With the following reparameterization

ϕ = \frac{π_{01}^{(1)} π_{10}^{(2)}}{π_{10}^{(1)} π_{01}^{(2)}}

(3)

M_{1} = 1 - π_{00}^{(1)} - π_{11}^{(1)}

and

M_{2} = 1 - π_{00}^{(2)} - π_{11}^{(2)},

we have

log L = log (\frac{N_{1}! N_{2}!}{Π_{k \in {1, 2}} Π_{i, j \in {0, 1}} n_{i j}^{(k)}}) + n_{00}^{(1)} log π_{00}^{(1)} + n_{01}^{(1)} log (\frac{ϕ (M_{2} - π_{10}^{(2)}) M_{1}}{π_{10}^{(2)} + ϕ (M_{2} - π_{10}^{(2)})}) + n_{10}^{(1)} log (\frac{π_{10}^{(2)} M_{1}}{π_{10}^{(2)} + ϕ (M_{2} - π_{10}^{(2)})}) + n_{11}^{(1)} log π_{11}^{(1)}

n_{00}^{(2)} log π_{00}^{(2)} + n_{01}^{(2)} log (M_{2} - π_{10}^{(2)}) + n_{10}^{(2)} log π_{10}^{(2)} + n_{11}^{(2)} log π_{11}^{(2)} .

This is a function of six independent parameters $(ϕ; π_{10}^{(2)}, π_{00}^{(1)}, π_{11}^{(1)}, π_{00}^{(2)}, π_{11}^{(2)})$ where ϕ is parameter of interest.

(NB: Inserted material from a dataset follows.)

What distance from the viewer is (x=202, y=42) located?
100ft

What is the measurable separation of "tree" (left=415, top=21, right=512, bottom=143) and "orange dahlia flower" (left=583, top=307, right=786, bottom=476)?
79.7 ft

Let $a = n_{10}^{(2)} - n_{01}^{(1)} + ϕ_{l} (n_{10}^{(1)} - n_{01}^{(2)}); b = - (n_{01}^{(1)} + n_{01}^{(2)}); c = ϕ_{l} (n_{10}^{(1)} + n_{10}^{(2)}); m_{1} = (n_{01}^{(1)} + n_{10}^{(1)}) / N_{1}$ and $m_{2} = (n_{01}^{(2)} + n_{10}^{(2)}) / N_{2}$ . And A = −a + b + c; B = a * m₂ − 2cm₂; $C = {cm}_{2}^{2}$ . Then the restricted maximum likelihood estimate (RMLE) of $π_{10}^{(2)}$ under ϕ = ϕ_l is the smaller root of the quadratic equation $A {(π_{10}^{(2)})}^{2} + B π_{10}^{(2)} + C = 0$ . The RMLE’s of the other parameters are given by ${\tilde{π}}_{01}^{(1)} = \frac{ϕ_{l} (m_{2} - {\tilde{π}}_{10}^{(2)}) m_{1}}{{\tilde{π}}_{10}^{(2)} + ϕ_{l} (m_{2} - {\tilde{π}}_{10}^{(2)})}; {\tilde{π}}_{10}^{(1)} = \frac{{\tilde{π}}_{10}^{(2)} m_{1}}{{\tilde{π}}_{10}^{(2)} + ϕ_{l} (m_{2} - {\tilde{π}}_{10}^{(2)})}; {\tilde{π}}_{01}^{(2)} = m_{2} - {\tilde{π}}_{10}^{(2)}; {\tilde{π}}_{00}^{(1)} = \frac{n_{00}^{(1)}}{N_{1}}; {\tilde{π}}_{11}^{(1)} = \frac{n_{11}^{(1)}}{N_{1}}; {\tilde{π}}_{00}^{(2)} = \frac{n_{00}^{(2)}}{N_{2}}; {\tilde{π}}_{11}^{(2)} = \frac{n_{11}^{(2)}}{N_{2}}$ . The unrestricted maximum likelihood estimates (MLE’s) are ${\hat{π}}_{i j}^{(k)} = \frac{n_{i j}^{(k)}}{N_{k}}$ ; i, j = 0, 1; k = 1, 2.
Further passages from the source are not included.